GROUP-CONNECTED MULTILAYER PERCEPTRON NETWORKS

Abstract

Despite the success of deep learning in domains such as image, voice, and graphs, there has been little progress in deep representation learning for domains without a known structure between features. For instance, a tabular dataset of different demographic and clinical factors where the feature interactions are not given as a prior. In this paper, we propose Group-Connected Multilayer Perceptron (GMLP) networks to enable deep representation learning in these domains. GMLP is based on the idea of learning expressive feature combinations (groups) and exploiting them to reduce the network complexity by defining local group-wise operations. During the training phase, GMLP learns a sparse feature grouping matrix using temperature annealing softmax with an added entropy loss term to encourage the sparsity. Furthermore, an architecture is suggested which resembles binary trees, where group-wise operations are followed by pooling operations to combine information; reducing the number of groups as the network grows in depth. To evaluate the proposed method, we conducted experiments on different real-world datasets covering various application areas.

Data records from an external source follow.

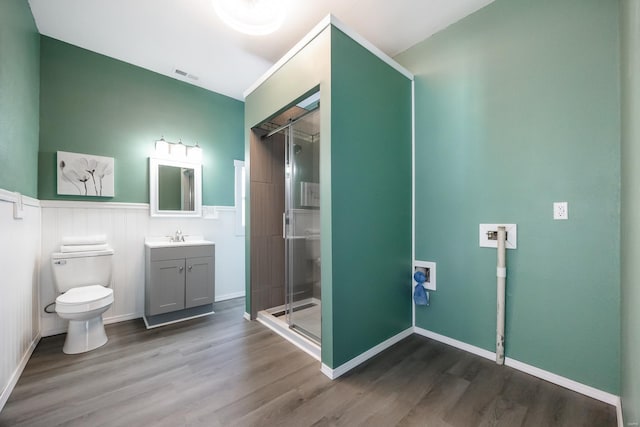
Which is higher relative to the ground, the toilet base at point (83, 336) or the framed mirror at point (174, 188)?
the framed mirror at point (174, 188)

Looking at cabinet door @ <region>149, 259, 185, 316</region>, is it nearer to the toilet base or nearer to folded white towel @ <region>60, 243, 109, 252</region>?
the toilet base

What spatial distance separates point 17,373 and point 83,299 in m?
0.53

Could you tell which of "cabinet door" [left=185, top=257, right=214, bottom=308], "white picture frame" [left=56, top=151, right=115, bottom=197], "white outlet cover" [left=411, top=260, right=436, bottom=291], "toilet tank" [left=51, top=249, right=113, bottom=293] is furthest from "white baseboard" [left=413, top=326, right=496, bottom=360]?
"white picture frame" [left=56, top=151, right=115, bottom=197]

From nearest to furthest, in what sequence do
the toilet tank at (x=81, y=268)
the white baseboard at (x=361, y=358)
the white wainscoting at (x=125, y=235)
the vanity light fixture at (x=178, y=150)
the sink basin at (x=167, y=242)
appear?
the white baseboard at (x=361, y=358) → the toilet tank at (x=81, y=268) → the white wainscoting at (x=125, y=235) → the sink basin at (x=167, y=242) → the vanity light fixture at (x=178, y=150)

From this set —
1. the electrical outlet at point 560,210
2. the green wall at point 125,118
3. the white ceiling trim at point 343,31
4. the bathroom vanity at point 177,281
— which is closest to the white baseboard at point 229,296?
the bathroom vanity at point 177,281

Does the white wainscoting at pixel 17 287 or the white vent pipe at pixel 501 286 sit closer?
the white wainscoting at pixel 17 287

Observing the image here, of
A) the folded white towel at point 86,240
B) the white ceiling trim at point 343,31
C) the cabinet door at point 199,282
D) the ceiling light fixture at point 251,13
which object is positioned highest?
the ceiling light fixture at point 251,13

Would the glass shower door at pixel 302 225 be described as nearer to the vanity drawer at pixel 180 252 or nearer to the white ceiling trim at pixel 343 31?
the white ceiling trim at pixel 343 31

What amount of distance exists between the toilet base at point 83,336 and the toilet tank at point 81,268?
380 millimetres

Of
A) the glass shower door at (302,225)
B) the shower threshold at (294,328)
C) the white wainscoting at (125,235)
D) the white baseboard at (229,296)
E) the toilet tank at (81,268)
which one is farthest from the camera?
the white baseboard at (229,296)

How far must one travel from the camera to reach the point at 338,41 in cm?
183

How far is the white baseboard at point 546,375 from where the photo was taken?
59.8 inches

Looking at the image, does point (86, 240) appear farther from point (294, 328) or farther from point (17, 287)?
point (294, 328)

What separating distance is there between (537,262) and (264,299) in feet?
8.09
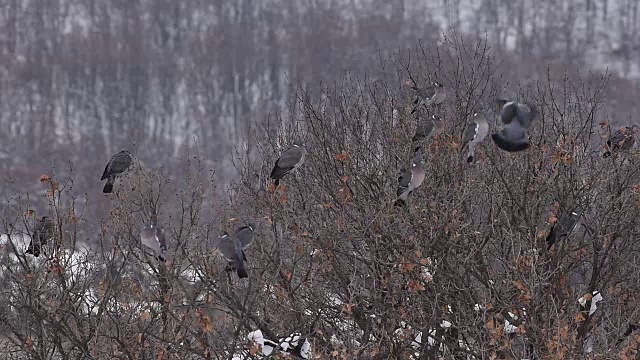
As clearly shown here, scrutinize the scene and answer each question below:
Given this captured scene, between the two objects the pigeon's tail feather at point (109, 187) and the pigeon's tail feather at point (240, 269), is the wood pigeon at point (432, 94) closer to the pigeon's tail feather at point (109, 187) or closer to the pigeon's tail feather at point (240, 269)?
the pigeon's tail feather at point (240, 269)

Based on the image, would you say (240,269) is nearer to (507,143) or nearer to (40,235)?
(507,143)

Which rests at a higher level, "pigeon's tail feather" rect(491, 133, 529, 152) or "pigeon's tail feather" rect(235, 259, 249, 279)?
"pigeon's tail feather" rect(491, 133, 529, 152)

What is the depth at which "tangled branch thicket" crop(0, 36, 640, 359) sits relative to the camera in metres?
12.2

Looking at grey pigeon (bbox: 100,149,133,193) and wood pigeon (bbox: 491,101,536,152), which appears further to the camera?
grey pigeon (bbox: 100,149,133,193)

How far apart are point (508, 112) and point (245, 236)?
11.1ft

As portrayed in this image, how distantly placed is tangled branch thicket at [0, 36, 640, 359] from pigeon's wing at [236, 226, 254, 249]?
1.11 ft

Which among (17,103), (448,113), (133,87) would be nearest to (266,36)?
(133,87)

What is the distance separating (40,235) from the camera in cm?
1295

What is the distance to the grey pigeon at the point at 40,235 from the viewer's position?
12844mm

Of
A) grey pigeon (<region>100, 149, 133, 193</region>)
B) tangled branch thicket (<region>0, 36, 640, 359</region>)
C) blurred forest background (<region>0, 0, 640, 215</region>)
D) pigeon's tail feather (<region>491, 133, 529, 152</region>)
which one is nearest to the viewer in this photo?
pigeon's tail feather (<region>491, 133, 529, 152</region>)

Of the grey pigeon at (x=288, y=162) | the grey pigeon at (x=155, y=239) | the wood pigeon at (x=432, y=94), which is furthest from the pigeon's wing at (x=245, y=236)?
the wood pigeon at (x=432, y=94)

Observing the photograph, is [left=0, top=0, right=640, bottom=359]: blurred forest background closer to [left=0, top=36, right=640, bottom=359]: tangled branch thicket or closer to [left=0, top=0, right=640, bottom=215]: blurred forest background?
[left=0, top=36, right=640, bottom=359]: tangled branch thicket

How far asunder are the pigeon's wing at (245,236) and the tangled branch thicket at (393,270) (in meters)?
0.34

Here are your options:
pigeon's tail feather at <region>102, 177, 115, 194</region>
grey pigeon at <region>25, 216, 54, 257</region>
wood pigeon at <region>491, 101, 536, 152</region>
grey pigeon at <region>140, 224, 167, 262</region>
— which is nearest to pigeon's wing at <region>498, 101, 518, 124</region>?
wood pigeon at <region>491, 101, 536, 152</region>
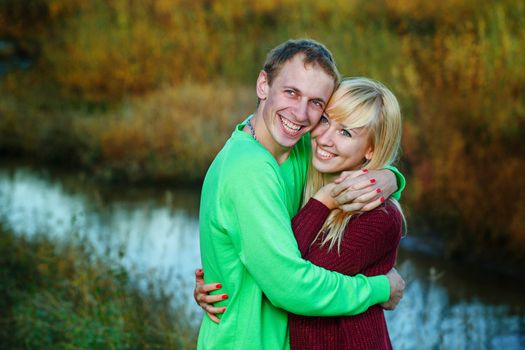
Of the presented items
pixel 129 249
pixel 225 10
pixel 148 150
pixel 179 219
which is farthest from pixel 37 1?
pixel 129 249

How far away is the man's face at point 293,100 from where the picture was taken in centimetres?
265

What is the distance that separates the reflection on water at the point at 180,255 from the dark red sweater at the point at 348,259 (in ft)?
4.02

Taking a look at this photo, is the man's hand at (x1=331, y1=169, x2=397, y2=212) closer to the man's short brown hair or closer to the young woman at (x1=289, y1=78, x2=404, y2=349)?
the young woman at (x1=289, y1=78, x2=404, y2=349)

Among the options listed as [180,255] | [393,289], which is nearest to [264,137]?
[393,289]

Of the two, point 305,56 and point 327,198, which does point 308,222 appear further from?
point 305,56

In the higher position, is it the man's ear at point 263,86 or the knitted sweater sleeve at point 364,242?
the man's ear at point 263,86

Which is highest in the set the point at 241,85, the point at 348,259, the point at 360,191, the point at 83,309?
the point at 241,85

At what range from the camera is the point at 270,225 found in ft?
7.73

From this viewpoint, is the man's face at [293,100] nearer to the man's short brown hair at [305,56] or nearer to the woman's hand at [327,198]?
the man's short brown hair at [305,56]

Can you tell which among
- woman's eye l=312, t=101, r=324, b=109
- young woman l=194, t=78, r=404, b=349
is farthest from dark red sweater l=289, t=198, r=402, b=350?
woman's eye l=312, t=101, r=324, b=109

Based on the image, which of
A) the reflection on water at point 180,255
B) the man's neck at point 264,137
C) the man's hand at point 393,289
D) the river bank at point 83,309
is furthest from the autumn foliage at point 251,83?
the man's neck at point 264,137

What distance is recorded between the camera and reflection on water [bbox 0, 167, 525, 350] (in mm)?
5512

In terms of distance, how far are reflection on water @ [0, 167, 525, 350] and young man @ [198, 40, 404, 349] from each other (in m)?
1.40

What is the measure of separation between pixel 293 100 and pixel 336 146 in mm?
253
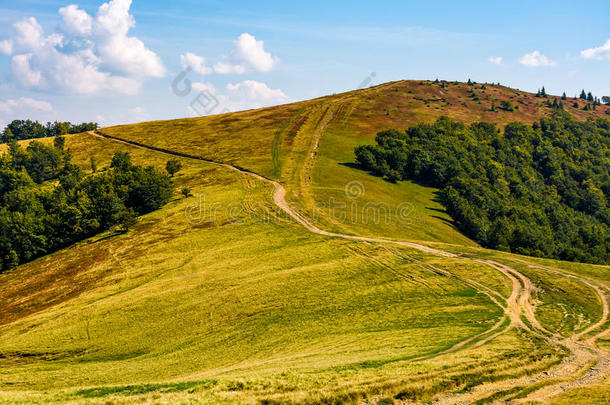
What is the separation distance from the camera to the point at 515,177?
138m

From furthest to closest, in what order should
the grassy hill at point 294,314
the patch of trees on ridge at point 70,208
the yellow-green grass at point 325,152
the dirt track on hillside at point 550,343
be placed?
the yellow-green grass at point 325,152 < the patch of trees on ridge at point 70,208 < the grassy hill at point 294,314 < the dirt track on hillside at point 550,343

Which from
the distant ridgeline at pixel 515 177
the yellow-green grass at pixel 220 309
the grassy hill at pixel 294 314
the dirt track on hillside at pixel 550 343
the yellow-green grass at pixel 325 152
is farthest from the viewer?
the distant ridgeline at pixel 515 177

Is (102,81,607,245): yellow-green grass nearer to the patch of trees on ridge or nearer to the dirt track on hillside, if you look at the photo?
the dirt track on hillside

Additionally, we provide visualizations on MNIST and synthesized data. According to the results, GMLP is able to successfully learn and exploit expressive feature combinations and achieve state-of-the-art classification performance on different datasets.

1. INTRODUCTION

Deep neural networks have been quite successful across various machine learning tasks. However, this advancement has been mostly limited to certain domains. For example in image and voice data, one can leverage domain properties such as location invariance, scale invariance, coherence, etc. via using convolutional layers (Goodfellow et al., 2016) . Alternatively, for graph data, graph convolutional networks were suggested to leverage adjacency patterns present in datasets structured as a graph (Kipf & Welling, 2016; Xu et al., 2019) . However, there has been little progress in learning deep representations for datasets that do not follow a particular known structure in the feature domain. Take for instance the case of a simple tabular dataset for disease diagnosis. Such a dataset may consist of features from different categories such as demographics (e.g., age, gender, income, etc.), examinations (e.g., blood pressure, lab results, etc.), and other clinical conditions. In this scenario, the lack of any known structure between features to be used as a prior would lead to the use of a fully-connected multilayer perceptron network (MLP). Nonetheless, it has been known in the literature that MLP architectures, due to their huge complexity, do not usually admit efficient training and generalization for networks of more than a few layers. In this paper, we propose Group-Connected Multilayer Perceptron (GMLP) networks. The main idea behind GMLP is to learn and leverage expressive feature subsets, henceforth referred to as feature groups. A feature group is defined as a subset of features that provides a meaningful representation or high-level concept that would help the downstream taskfoot_0 . For instance, in the disease diagnosis example, the combination of a certain blood factor and age might be the indicator of a higher level clinical condition which would help the final classification task. Furthermore, GMLP leverages feature groups limiting network connections to local group-wise connections and builds a feature hierarchy via merging groups as the network grows in depth. GMLP can be seen as an architecture that learns expressive feature combinations and leverages them via group-wise operations.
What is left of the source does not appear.